4) Multiply the result by 12 to know the annual payment

It is one of the best and easiest ways to know your annual payment on car loans. You just need to multiply €1800 by 12, which is €21600. You must pay the amount towards the car loan per year. In this case, €1800 will be your monthly payment towards the car loan.

If you cannot pay the expense due to some emergency addition to the budget and refrain from checking other options due to low credit, check unsecured loans for bad credit scores. You can finance the short-term amount using the loan. It would prevent you from attracting costly penalties. No, individuals with regular income will not face any issues repaying the dues.

  • Lastly, Multiply the annual payment by 4

The number you get by multiplying the annual car loan payment amount by 4 is the amount you should loan up for a car purchase. In this case, multiply €21600*4. It implies you should borrow €86400 for the car purchase given the gross income of €43000.

Pros and cons of buying a car through the 20/4/10 rule

Though 20/4/10 rule guides owning a car through a car loan. However, the arrangement may not work for everyone. Here are some advantages and disadvantages of using a car loan:

Pros of 20/4/10 ruleCons of 20/4/10 rule
Putting a large down payment and opting for 4 year repayment period helps you save money on a car loanThis rule does not consider credit score. It is an important parameter to securing a car loan. Individuals with low credit may struggle to qualify
It helps build healthy habits like budgeting for a big-ticket item purchaseIt does not account for factors like inflation, car depreciation, etc., that play a major role in car finance.
It helps you have a better understanding of the loan amount to borrowCustomers may not save for 20% down payments or fall on loan payments during a sudden financial crisis

How do you benefit the most from the 20/4/10 car loan rule?

As mentioned above, the rule is just a guide, not a route to follow for every car owner dreamer. However, if you think it is a beneficial route for your finances, you can benefit from it in the following ways:

a) Save for a large down payment

Saving for a good down payment may be beneficial for all individuals, especially those with a poor credit history. It grants you an advantage on the loan terms while seeking the best bad credit car loans near you.  Before applying for a car loan, save enough for the deposit. It implies you should save for at least 6-8 months for the deposit and keep the amount untouched.

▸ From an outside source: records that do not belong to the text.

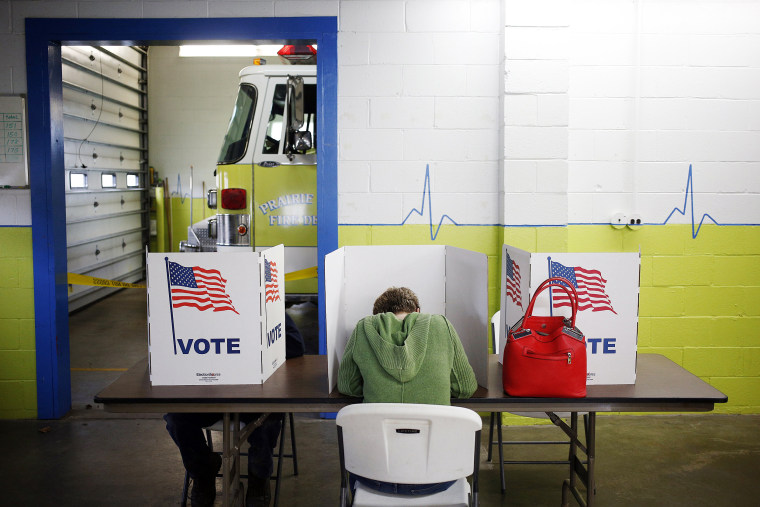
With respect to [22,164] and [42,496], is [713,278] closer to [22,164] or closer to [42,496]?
[42,496]

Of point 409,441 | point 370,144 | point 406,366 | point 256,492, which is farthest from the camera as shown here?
point 370,144

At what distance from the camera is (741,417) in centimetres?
436

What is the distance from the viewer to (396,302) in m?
2.76

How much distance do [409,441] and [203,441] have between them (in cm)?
124

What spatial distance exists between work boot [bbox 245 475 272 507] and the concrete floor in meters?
→ 0.13

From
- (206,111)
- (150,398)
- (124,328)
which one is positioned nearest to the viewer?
(150,398)

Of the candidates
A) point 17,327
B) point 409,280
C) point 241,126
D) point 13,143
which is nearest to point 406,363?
point 409,280

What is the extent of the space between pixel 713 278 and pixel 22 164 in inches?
176

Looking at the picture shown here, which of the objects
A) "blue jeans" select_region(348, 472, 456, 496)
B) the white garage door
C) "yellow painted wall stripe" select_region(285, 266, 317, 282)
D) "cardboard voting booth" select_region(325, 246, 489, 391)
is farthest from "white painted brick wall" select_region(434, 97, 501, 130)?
the white garage door

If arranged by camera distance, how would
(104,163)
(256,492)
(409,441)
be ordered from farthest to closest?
1. (104,163)
2. (256,492)
3. (409,441)

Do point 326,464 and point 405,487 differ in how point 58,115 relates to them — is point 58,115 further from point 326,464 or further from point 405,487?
point 405,487

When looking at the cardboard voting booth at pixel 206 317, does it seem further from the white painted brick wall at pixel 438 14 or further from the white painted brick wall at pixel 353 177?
the white painted brick wall at pixel 438 14

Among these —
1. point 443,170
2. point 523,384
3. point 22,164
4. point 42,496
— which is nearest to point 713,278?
point 443,170

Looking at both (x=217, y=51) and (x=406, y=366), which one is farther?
(x=217, y=51)
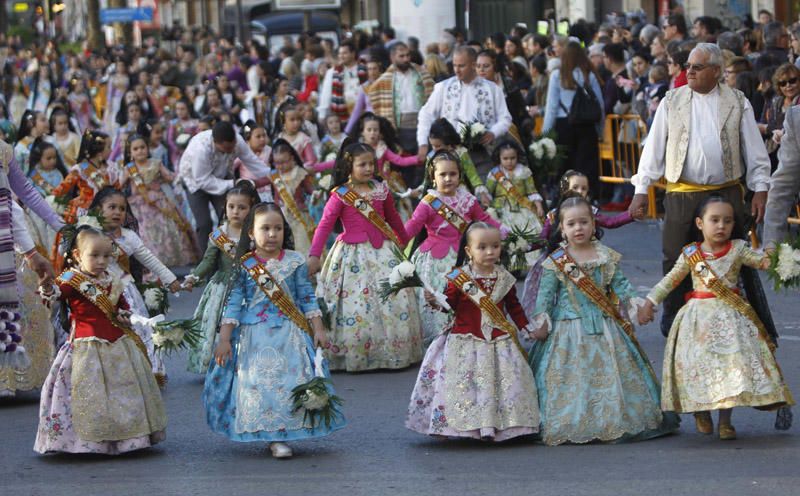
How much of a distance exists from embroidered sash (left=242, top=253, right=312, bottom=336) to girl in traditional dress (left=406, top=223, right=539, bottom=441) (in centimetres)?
68

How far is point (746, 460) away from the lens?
25.6 feet

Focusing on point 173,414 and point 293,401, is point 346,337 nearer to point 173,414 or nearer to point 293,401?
point 173,414

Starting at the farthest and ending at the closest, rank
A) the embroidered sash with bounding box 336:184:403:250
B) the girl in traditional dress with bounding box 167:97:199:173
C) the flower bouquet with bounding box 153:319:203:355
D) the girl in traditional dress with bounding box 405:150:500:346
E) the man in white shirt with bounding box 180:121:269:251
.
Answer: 1. the girl in traditional dress with bounding box 167:97:199:173
2. the man in white shirt with bounding box 180:121:269:251
3. the embroidered sash with bounding box 336:184:403:250
4. the girl in traditional dress with bounding box 405:150:500:346
5. the flower bouquet with bounding box 153:319:203:355

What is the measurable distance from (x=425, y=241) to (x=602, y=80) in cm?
873

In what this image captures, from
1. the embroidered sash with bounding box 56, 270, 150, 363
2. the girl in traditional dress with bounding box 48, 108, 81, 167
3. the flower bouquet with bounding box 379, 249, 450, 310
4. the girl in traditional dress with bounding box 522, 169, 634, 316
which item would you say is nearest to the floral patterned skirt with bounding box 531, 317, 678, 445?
the girl in traditional dress with bounding box 522, 169, 634, 316

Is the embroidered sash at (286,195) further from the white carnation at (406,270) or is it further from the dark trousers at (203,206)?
the white carnation at (406,270)

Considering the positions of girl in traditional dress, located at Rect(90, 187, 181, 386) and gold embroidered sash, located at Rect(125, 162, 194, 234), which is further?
gold embroidered sash, located at Rect(125, 162, 194, 234)

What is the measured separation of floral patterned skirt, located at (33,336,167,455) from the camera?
8297 millimetres

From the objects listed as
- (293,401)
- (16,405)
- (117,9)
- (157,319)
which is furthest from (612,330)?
(117,9)

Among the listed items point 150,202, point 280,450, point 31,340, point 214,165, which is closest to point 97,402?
point 280,450

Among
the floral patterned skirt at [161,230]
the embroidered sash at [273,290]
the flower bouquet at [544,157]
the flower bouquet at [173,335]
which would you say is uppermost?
the flower bouquet at [544,157]

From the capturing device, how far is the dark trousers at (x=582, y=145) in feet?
61.1

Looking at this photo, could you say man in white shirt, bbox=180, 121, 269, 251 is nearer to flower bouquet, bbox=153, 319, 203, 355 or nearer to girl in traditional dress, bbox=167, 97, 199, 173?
girl in traditional dress, bbox=167, 97, 199, 173

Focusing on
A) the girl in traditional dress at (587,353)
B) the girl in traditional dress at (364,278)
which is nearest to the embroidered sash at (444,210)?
the girl in traditional dress at (364,278)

b) Stick to the base car model

While upgraded car models come with whistles and bells, they cost less and are easy to afford upfront. You can choose from a variety of base models within a similar car range.

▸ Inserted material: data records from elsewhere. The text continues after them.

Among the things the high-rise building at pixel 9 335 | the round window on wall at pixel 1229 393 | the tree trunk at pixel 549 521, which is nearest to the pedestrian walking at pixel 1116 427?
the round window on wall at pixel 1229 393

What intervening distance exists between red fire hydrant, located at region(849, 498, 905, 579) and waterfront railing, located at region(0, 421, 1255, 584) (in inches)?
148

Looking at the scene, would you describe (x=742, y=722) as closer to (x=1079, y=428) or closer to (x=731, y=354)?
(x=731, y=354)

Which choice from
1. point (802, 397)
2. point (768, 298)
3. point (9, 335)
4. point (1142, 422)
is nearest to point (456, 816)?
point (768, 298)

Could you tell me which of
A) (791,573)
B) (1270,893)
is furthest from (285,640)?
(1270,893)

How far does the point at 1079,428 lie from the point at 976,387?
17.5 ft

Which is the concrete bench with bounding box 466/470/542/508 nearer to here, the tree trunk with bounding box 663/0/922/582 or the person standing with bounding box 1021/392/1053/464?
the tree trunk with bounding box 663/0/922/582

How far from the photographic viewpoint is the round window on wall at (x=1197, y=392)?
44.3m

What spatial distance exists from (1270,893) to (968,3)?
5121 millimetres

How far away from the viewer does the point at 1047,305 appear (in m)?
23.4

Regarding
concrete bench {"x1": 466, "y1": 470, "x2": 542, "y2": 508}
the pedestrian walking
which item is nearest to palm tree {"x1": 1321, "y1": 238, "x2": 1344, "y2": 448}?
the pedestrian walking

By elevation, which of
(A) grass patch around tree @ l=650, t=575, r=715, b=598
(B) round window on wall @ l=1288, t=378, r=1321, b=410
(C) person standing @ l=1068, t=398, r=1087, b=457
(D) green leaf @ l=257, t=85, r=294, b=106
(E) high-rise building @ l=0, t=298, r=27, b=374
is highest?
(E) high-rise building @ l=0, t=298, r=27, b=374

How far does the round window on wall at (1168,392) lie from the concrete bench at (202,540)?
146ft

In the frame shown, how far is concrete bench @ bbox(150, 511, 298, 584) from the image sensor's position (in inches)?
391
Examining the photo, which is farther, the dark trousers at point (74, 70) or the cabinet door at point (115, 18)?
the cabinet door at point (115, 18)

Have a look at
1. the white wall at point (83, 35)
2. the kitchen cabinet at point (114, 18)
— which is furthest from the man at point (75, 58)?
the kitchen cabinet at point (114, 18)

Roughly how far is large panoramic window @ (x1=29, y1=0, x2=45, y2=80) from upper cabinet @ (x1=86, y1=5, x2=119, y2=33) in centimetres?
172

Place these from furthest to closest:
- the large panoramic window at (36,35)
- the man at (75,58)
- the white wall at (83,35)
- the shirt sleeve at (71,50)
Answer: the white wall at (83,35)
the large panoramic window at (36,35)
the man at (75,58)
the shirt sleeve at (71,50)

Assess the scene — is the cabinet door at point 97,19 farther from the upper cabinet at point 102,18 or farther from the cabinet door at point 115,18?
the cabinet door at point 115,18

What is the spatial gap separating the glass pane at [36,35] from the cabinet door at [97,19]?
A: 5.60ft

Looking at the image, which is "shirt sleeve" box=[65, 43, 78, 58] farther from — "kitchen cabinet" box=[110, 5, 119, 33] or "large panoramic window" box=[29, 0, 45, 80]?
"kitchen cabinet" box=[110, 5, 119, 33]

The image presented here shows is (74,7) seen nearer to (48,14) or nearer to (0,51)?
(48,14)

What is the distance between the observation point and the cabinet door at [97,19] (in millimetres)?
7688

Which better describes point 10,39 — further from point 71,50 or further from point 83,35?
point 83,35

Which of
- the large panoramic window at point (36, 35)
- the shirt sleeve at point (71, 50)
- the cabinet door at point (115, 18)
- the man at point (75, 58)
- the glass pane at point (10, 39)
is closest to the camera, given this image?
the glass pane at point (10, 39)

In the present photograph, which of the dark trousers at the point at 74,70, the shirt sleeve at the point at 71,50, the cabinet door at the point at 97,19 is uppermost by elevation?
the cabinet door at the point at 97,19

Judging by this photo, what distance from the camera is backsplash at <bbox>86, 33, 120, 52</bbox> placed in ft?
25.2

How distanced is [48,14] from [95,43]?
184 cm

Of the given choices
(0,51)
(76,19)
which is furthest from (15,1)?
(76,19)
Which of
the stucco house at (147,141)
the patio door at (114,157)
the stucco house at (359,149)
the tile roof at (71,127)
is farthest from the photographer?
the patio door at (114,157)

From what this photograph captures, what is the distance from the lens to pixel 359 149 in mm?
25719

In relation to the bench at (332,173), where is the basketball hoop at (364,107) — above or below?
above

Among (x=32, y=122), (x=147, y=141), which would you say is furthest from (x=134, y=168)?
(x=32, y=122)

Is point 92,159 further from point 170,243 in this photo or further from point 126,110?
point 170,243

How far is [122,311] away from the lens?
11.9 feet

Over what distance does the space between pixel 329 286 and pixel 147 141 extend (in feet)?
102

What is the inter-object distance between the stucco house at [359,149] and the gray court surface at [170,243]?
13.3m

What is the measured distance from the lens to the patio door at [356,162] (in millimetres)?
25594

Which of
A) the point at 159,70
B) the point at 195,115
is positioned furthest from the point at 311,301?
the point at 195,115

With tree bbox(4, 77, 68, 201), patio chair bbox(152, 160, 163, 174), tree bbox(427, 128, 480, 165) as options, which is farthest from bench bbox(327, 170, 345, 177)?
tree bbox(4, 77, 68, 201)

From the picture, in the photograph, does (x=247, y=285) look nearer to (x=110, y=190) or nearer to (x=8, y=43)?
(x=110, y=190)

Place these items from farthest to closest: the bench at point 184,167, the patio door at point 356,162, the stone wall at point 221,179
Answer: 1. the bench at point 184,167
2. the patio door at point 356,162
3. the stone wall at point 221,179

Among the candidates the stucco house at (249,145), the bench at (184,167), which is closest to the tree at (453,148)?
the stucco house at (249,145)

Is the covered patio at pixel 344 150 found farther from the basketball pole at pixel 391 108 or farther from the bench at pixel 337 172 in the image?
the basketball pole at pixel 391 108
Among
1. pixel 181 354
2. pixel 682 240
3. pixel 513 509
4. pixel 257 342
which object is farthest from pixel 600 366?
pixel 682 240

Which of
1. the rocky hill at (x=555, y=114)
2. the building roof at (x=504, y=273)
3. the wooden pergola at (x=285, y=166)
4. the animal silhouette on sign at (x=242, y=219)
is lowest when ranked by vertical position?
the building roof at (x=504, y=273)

c) Buy a used instead of a new car

Buying used car models usually requires a low deposit and is affordable. It may be ideal for individuals with a bad credit history.

Bottom line

Thus, the 20/4/10 rule states the basic concept of owning a car with a car loan. It helps you understand the amount you can afford to borrow and the expenses to expect on a new car loan. Eventually, you can apply for the right amount and follow payments without missing anything. Moreover, the concept is ideal for individuals with regular income.